Finding functions max and min (abs value)

Question

I have the function $$g(x)=|x^2-x-2|$$ which is defined on $$-\frac{3}{2}\leq x\leq \frac{3}{2}$$

I am struggeling with that g(x) has absolute values wrapped around. I taught that I just draw the graph and flip the negative values upwards but that seems not to work.

I started by finding the roots, $x_1=2, x_2=-1$ and then I taught that because this is a second order function, the max (or min) should be either in one of the limit points or at $\frac{1}{2}$ because it is just between the roots.

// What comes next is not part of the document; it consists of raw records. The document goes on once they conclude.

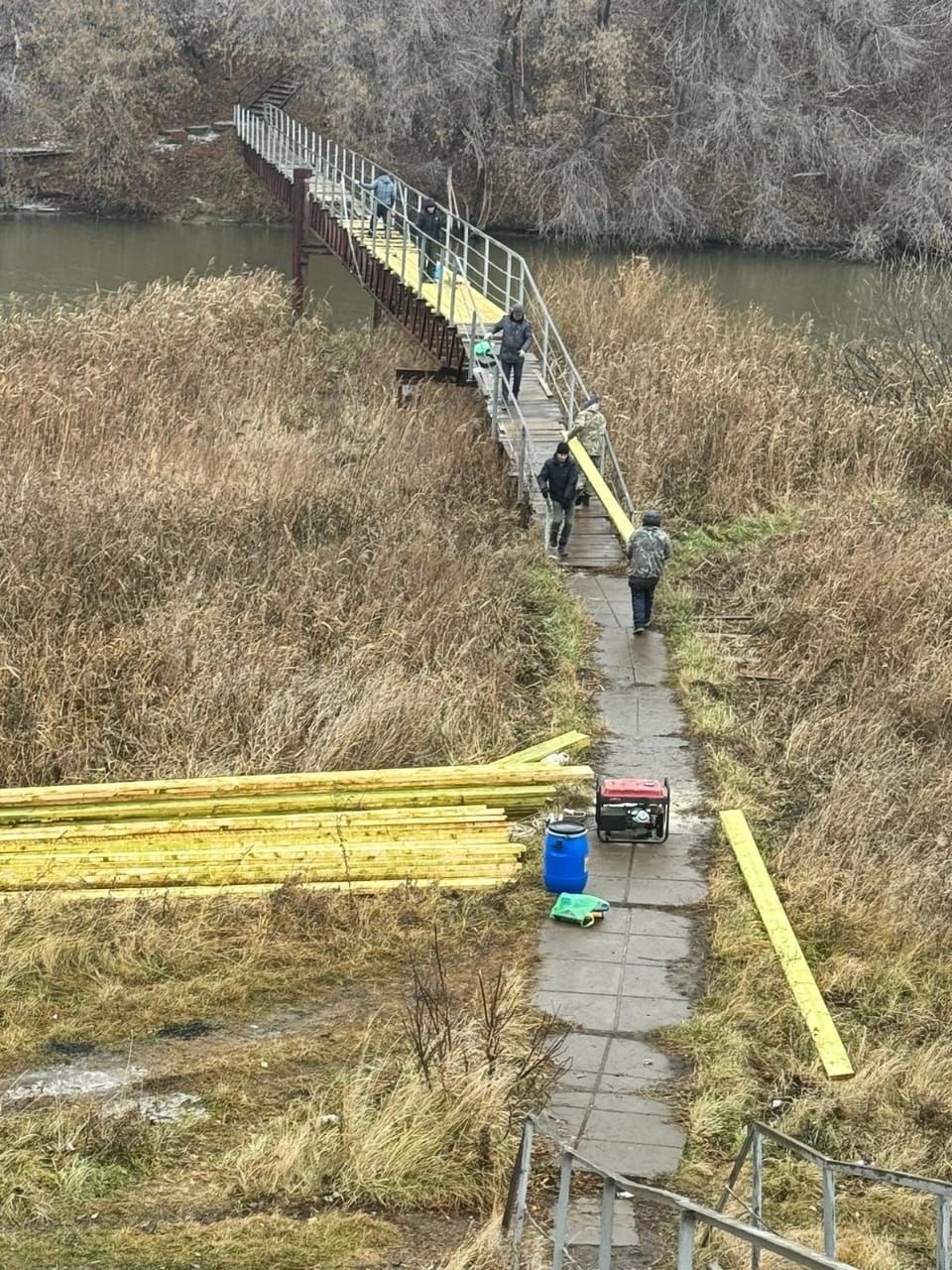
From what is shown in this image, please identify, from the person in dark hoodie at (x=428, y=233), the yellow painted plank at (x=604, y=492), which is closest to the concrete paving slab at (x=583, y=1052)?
the yellow painted plank at (x=604, y=492)

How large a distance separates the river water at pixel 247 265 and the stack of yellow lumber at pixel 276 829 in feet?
68.4

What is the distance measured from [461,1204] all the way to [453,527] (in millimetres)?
9453

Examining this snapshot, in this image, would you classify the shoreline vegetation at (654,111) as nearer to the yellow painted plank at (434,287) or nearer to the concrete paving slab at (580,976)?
the yellow painted plank at (434,287)

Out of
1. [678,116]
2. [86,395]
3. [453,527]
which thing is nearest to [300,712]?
[453,527]

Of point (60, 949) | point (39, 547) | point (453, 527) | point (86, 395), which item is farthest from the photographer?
point (86, 395)

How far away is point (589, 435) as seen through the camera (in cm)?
1742

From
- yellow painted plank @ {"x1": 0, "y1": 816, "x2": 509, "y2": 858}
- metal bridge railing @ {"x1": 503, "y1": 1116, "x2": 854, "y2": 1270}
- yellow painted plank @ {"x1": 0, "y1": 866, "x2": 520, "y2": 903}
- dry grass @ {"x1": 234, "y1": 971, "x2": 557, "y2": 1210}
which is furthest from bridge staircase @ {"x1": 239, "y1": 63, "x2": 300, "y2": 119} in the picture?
metal bridge railing @ {"x1": 503, "y1": 1116, "x2": 854, "y2": 1270}

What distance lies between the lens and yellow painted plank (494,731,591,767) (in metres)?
11.5

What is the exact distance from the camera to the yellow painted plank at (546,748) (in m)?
11.5

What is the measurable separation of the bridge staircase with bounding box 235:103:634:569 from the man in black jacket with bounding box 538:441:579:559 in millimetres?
162

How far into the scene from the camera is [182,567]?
14469 mm

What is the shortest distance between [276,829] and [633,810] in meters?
2.25

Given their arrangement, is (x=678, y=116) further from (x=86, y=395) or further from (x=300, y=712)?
(x=300, y=712)

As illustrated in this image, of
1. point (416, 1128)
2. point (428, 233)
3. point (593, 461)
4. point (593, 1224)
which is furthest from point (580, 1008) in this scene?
point (428, 233)
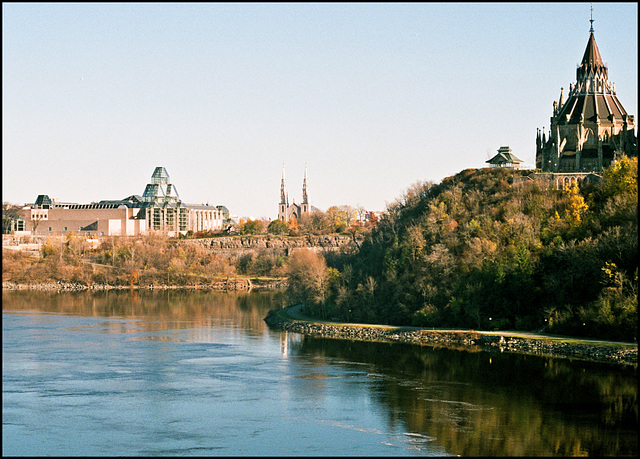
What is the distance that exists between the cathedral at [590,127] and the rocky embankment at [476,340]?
88.1ft

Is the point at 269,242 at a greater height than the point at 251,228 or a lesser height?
lesser

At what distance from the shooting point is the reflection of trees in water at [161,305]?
80188 mm

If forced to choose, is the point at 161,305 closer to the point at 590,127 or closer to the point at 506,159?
the point at 506,159

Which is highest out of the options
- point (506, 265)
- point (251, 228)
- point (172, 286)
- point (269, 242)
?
point (251, 228)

I cant get it right, I think that the abs value confuses me, how do I handle them?

Answer 1

Your function is defined on the interval [-3/2;3/2], so if you want to handle the absolute value you can consider the interval on which it is positive and the one where it is negative.

The polynome is negative between the roots, so on [-1;3/2] your function is $g_1(x)=x^2-x-2$ and it is then positive outside so on [-3/2;-1] your function is $g_2(x)=-x^2+x+2$.

And then you can study min and max of this piecewise function.

Answer 2

You will certainly have a minimum at $x=-1$, since you have found that $g(-1)=0$ and $g(x)\geq 0$ due to the absolute value. The rest of your analysis is correct; just check the boundaries of the interval and the vertex of the parabola, $x=1/2$.